+++ GIVEN RECORDS

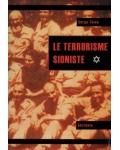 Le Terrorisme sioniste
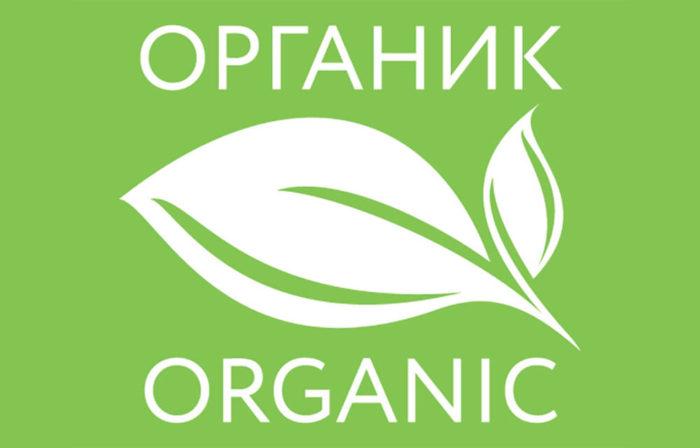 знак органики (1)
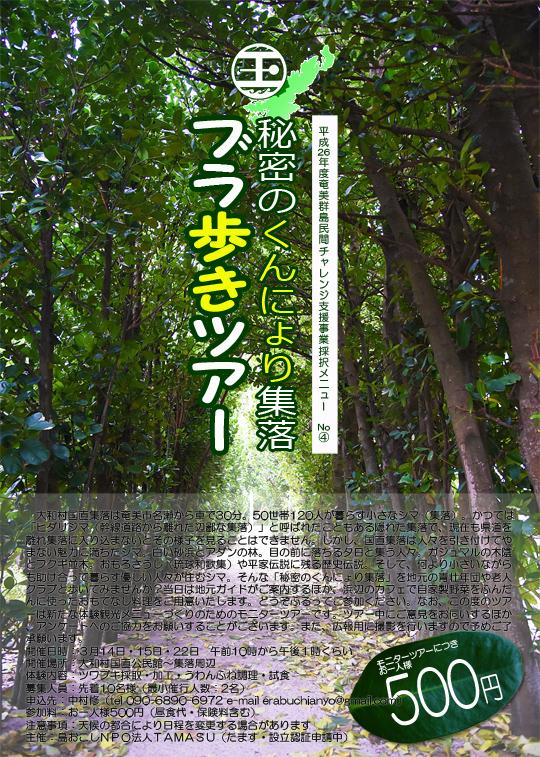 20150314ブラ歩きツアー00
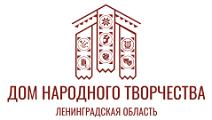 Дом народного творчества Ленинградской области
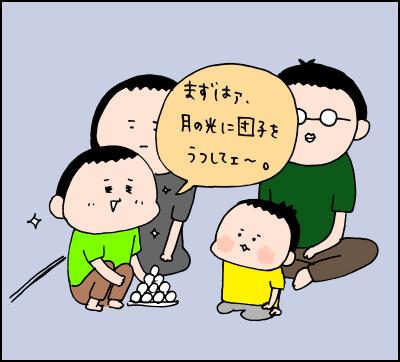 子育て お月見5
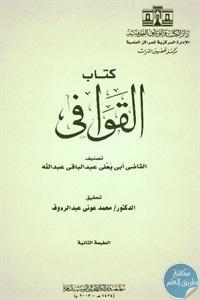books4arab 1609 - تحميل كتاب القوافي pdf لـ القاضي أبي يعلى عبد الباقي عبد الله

++++++

▶ _WHAT THE TASK REQUIRES_: In case the records contain pictures, keep those out and repeat the rest exactly.

▶ _RESPONSE TO THIS TASK_:
 Le Terrorisme sioniste
 знак органики (1)
 20150314ブラ歩きツアー00
 Дом народного творчества Ленинградской области
 子育て お月見5
books4arab 1609 - تحميل كتاب القوافي pdf لـ القاضي أبي يعلى عبد الباقي عبد الله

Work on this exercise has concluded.